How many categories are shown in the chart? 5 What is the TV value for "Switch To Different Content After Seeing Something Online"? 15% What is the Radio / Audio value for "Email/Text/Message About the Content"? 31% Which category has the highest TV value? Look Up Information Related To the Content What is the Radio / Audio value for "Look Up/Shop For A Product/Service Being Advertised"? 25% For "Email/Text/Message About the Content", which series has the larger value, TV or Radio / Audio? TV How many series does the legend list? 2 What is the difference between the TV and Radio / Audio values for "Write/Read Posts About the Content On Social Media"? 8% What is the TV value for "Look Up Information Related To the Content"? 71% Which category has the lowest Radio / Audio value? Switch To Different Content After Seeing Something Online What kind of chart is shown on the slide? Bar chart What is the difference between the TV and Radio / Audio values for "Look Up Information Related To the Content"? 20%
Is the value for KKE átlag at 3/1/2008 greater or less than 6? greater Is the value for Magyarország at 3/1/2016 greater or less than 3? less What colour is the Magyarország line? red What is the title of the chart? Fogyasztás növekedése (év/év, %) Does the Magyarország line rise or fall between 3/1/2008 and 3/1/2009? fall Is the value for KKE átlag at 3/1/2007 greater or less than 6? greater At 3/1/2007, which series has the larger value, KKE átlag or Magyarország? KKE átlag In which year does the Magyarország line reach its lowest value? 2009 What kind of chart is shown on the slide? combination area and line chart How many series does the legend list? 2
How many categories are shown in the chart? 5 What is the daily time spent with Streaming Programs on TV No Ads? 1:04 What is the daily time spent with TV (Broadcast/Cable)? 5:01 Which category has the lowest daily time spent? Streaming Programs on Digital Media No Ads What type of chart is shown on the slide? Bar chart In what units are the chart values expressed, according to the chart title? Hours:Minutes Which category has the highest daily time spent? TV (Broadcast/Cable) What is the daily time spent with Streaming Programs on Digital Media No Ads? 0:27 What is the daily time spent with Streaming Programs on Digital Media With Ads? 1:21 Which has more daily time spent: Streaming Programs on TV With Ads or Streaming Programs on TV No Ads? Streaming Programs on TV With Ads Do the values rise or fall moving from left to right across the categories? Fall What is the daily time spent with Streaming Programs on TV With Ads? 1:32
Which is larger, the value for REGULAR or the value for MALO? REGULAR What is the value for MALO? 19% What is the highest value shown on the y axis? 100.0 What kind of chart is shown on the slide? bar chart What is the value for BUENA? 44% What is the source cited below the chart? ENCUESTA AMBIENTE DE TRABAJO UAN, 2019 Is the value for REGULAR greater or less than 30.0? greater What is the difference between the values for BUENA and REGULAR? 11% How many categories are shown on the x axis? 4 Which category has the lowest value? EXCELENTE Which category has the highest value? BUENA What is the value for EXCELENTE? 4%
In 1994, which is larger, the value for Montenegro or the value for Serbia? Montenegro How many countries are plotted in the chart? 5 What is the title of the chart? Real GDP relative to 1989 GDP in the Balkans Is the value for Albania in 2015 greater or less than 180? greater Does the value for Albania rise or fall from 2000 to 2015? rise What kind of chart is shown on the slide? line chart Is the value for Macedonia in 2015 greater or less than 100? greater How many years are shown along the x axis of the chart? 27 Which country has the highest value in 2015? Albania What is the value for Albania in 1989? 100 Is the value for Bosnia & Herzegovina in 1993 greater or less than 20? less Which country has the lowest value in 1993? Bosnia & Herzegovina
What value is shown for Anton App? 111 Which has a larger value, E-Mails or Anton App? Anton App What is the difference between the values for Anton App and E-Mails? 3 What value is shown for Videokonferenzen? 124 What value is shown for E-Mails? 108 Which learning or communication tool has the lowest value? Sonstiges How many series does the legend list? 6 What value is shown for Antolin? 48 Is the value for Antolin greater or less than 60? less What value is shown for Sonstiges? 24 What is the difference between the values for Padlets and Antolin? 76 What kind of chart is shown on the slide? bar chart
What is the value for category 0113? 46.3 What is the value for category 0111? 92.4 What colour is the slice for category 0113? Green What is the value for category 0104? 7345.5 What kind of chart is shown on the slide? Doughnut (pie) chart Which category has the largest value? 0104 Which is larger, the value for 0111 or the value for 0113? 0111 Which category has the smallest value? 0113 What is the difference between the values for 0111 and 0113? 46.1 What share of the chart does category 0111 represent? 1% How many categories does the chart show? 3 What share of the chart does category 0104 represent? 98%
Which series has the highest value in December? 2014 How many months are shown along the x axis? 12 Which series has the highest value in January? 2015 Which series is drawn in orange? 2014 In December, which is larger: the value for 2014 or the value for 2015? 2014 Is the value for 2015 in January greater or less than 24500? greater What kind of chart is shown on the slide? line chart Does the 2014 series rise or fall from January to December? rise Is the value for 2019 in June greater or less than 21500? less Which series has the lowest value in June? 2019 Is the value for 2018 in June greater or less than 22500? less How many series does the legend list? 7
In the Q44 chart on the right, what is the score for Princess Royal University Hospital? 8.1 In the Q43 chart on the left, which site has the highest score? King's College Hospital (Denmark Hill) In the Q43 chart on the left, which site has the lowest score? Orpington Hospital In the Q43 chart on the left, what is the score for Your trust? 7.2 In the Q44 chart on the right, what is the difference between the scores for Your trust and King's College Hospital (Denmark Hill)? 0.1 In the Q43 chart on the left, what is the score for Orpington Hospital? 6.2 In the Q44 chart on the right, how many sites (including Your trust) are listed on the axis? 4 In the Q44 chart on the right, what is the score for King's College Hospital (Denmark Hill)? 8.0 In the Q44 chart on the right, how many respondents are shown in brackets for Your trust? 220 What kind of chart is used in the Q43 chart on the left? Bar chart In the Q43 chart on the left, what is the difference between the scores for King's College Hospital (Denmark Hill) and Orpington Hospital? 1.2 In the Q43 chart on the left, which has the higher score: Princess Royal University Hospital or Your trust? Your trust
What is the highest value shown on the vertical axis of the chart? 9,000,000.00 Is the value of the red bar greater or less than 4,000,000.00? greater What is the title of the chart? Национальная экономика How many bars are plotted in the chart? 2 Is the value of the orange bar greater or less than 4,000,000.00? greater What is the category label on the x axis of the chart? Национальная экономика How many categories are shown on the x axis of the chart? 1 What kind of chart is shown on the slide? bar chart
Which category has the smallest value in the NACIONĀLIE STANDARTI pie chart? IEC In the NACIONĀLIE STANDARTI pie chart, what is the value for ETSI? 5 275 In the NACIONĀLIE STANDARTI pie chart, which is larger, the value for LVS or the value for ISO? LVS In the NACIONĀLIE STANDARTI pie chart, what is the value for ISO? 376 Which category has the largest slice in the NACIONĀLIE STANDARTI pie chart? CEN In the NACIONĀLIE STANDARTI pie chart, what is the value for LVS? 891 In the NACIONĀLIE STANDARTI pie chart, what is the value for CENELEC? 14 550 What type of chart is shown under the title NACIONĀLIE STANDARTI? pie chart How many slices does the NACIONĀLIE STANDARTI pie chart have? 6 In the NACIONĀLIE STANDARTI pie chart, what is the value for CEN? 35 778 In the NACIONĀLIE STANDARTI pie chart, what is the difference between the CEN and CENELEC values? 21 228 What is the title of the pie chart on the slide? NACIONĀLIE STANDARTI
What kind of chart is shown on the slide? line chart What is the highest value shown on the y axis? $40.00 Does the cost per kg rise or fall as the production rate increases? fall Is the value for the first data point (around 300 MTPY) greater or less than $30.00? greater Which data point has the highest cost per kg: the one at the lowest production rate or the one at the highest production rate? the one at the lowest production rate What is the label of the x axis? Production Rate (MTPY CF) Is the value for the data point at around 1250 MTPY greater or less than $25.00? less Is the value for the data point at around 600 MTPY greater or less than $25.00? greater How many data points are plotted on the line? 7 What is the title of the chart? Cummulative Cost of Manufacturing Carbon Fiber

---

Your instructions. Write out all of the rows above again, substituting "page" for every occurrence of "slide" and changing nothing else.

Written reply.
How many categories are shown in the chart? 5 What is the TV value for "Switch To Different Content After Seeing Something Online"? 15% What is the Radio / Audio value for "Email/Text/Message About the Content"? 31% Which category has the highest TV value? Look Up Information Related To the Content What is the Radio / Audio value for "Look Up/Shop For A Product/Service Being Advertised"? 25% For "Email/Text/Message About the Content", which series has the larger value, TV or Radio / Audio? TV How many series does the legend list? 2 What is the difference between the TV and Radio / Audio values for "Write/Read Posts About the Content On Social Media"? 8% What is the TV value for "Look Up Information Related To the Content"? 71% Which category has the lowest Radio / Audio value? Switch To Different Content After Seeing Something Online What kind of chart is shown on the page? Bar chart What is the difference between the TV and Radio / Audio values for "Look Up Information Related To the Content"? 20%
Is the value for KKE átlag at 3/1/2008 greater or less than 6? greater Is the value for Magyarország at 3/1/2016 greater or less than 3? less What colour is the Magyarország line? red What is the title of the chart? Fogyasztás növekedése (év/év, %) Does the Magyarország line rise or fall between 3/1/2008 and 3/1/2009? fall Is the value for KKE átlag at 3/1/2007 greater or less than 6? greater At 3/1/2007, which series has the larger value, KKE átlag or Magyarország? KKE átlag In which year does the Magyarország line reach its lowest value? 2009 What kind of chart is shown on the page? combination area and line chart How many series does the legend list? 2
How many categories are shown in the chart? 5 What is the daily time spent with Streaming Programs on TV No Ads? 1:04 What is the daily time spent with TV (Broadcast/Cable)? 5:01 Which category has the lowest daily time spent? Streaming Programs on Digital Media No Ads What type of chart is shown on the page? Bar chart In what units are the chart values expressed, according to the chart title? Hours:Minutes Which category has the highest daily time spent? TV (Broadcast/Cable) What is the daily time spent with Streaming Programs on Digital Media No Ads? 0:27 What is the daily time spent with Streaming Programs on Digital Media With Ads? 1:21 Which has more daily time spent: Streaming Programs on TV With Ads or Streaming Programs on TV No Ads? Streaming Programs on TV With Ads Do the values rise or fall moving from left to right across the categories? Fall What is the daily time spent with Streaming Programs on TV With Ads? 1:32
Which is larger, the value for REGULAR or the value for MALO? REGULAR What is the value for MALO? 19% What is the highest value shown on the y axis? 100.0 What kind of chart is shown on the page? bar chart What is the value for BUENA? 44% What is the source cited below the chart? ENCUESTA AMBIENTE DE TRABAJO UAN, 2019 Is the value for REGULAR greater or less than 30.0? greater What is the difference between the values for BUENA and REGULAR? 11% How many categories are shown on the x axis? 4 Which category has the lowest value? EXCELENTE Which category has the highest value? BUENA What is the value for EXCELENTE? 4%
In 1994, which is larger, the value for Montenegro or the value for Serbia? Montenegro How many countries are plotted in the chart? 5 What is the title of the chart? Real GDP relative to 1989 GDP in the Balkans Is the value for Albania in 2015 greater or less than 180? greater Does the value for Albania rise or fall from 2000 to 2015? rise What kind of chart is shown on the page? line chart Is the value for Macedonia in 2015 greater or less than 100? greater How many years are shown along the x axis of the chart? 27 Which country has the highest value in 2015? Albania What is the value for Albania in 1989? 100 Is the value for Bosnia & Herzegovina in 1993 greater or less than 20? less Which country has the lowest value in 1993? Bosnia & Herzegovina
What value is shown for Anton App? 111 Which has a larger value, E-Mails or Anton App? Anton App What is the difference between the values for Anton App and E-Mails? 3 What value is shown for Videokonferenzen? 124 What value is shown for E-Mails? 108 Which learning or communication tool has the lowest value? Sonstiges How many series does the legend list? 6 What value is shown for Antolin? 48 Is the value for Antolin greater or less than 60? less What value is shown for Sonstiges? 24 What is the difference between the values for Padlets and Antolin? 76 What kind of chart is shown on the page? bar chart
What is the value for category 0113? 46.3 What is the value for category 0111? 92.4 What colour is the slice for category 0113? Green What is the value for category 0104? 7345.5 What kind of chart is shown on the page? Doughnut (pie) chart Which category has the largest value? 0104 Which is larger, the value for 0111 or the value for 0113? 0111 Which category has the smallest value? 0113 What is the difference between the values for 0111 and 0113? 46.1 What share of the chart does category 0111 represent? 1% How many categories does the chart show? 3 What share of the chart does category 0104 represent? 98%
Which series has the highest value in December? 2014 How many months are shown along the x axis? 12 Which series has the highest value in January? 2015 Which series is drawn in orange? 2014 In December, which is larger: the value for 2014 or the value for 2015? 2014 Is the value for 2015 in January greater or less than 24500? greater What kind of chart is shown on the page? line chart Does the 2014 series rise or fall from January to December? rise Is the value for 2019 in June greater or less than 21500? less Which series has the lowest value in June? 2019 Is the value for 2018 in June greater or less than 22500? less How many series does the legend list? 7
In the Q44 chart on the right, what is the score for Princess Royal University Hospital? 8.1 In the Q43 chart on the left, which site has the highest score? King's College Hospital (Denmark Hill) In the Q43 chart on the left, which site has the lowest score? Orpington Hospital In the Q43 chart on the left, what is the score for Your trust? 7.2 In the Q44 chart on the right, what is the difference between the scores for Your trust and King's College Hospital (Denmark Hill)? 0.1 In the Q43 chart on the left, what is the score for Orpington Hospital? 6.2 In the Q44 chart on the right, how many sites (including Your trust) are listed on the axis? 4 In the Q44 chart on the right, what is the score for King's College Hospital (Denmark Hill)? 8.0 In the Q44 chart on the right, how many respondents are shown in brackets for Your trust? 220 What kind of chart is used in the Q43 chart on the left? Bar chart In the Q43 chart on the left, what is the difference between the scores for King's College Hospital (Denmark Hill) and Orpington Hospital? 1.2 In the Q43 chart on the left, which has the higher score: Princess Royal University Hospital or Your trust? Your trust
What is the highest value shown on the vertical axis of the chart? 9,000,000.00 Is the value of the red bar greater or less than 4,000,000.00? greater What is the title of the chart? Национальная экономика How many bars are plotted in the chart? 2 Is the value of the orange bar greater or less than 4,000,000.00? greater What is the category label on the x axis of the chart? Национальная экономика How many categories are shown on the x axis of the chart? 1 What kind of chart is shown on the page? bar chart
Which category has the smallest value in the NACIONĀLIE STANDARTI pie chart? IEC In the NACIONĀLIE STANDARTI pie chart, what is the value for ETSI? 5 275 In the NACIONĀLIE STANDARTI pie chart, which is larger, the value for LVS or the value for ISO? LVS In the NACIONĀLIE STANDARTI pie chart, what is the value for ISO? 376 Which category has the largest slice in the NACIONĀLIE STANDARTI pie chart? CEN In the NACIONĀLIE STANDARTI pie chart, what is the value for LVS? 891 In the NACIONĀLIE STANDARTI pie chart, what is the value for CENELEC? 14 550 What type of chart is shown under the title NACIONĀLIE STANDARTI? pie chart How many slices does the NACIONĀLIE STANDARTI pie chart have? 6 In the NACIONĀLIE STANDARTI pie chart, what is the value for CEN? 35 778 In the NACIONĀLIE STANDARTI pie chart, what is the difference between the CEN and CENELEC values? 21 228 What is the title of the pie chart on the page? NACIONĀLIE STANDARTI
What kind of chart is shown on the page? line chart What is the highest value shown on the y axis? $40.00 Does the cost per kg rise or fall as the production rate increases? fall Is the value for the first data point (around 300 MTPY) greater or less than $30.00? greater Which data point has the highest cost per kg: the one at the lowest production rate or the one at the highest production rate? the one at the lowest production rate What is the label of the x axis? Production Rate (MTPY CF) Is the value for the data point at around 1250 MTPY greater or less than $25.00? less Is the value for the data point at around 600 MTPY greater or less than $25.00? greater How many data points are plotted on the line? 7 What is the title of the chart? Cummulative Cost of Manufacturing Carbon Fiber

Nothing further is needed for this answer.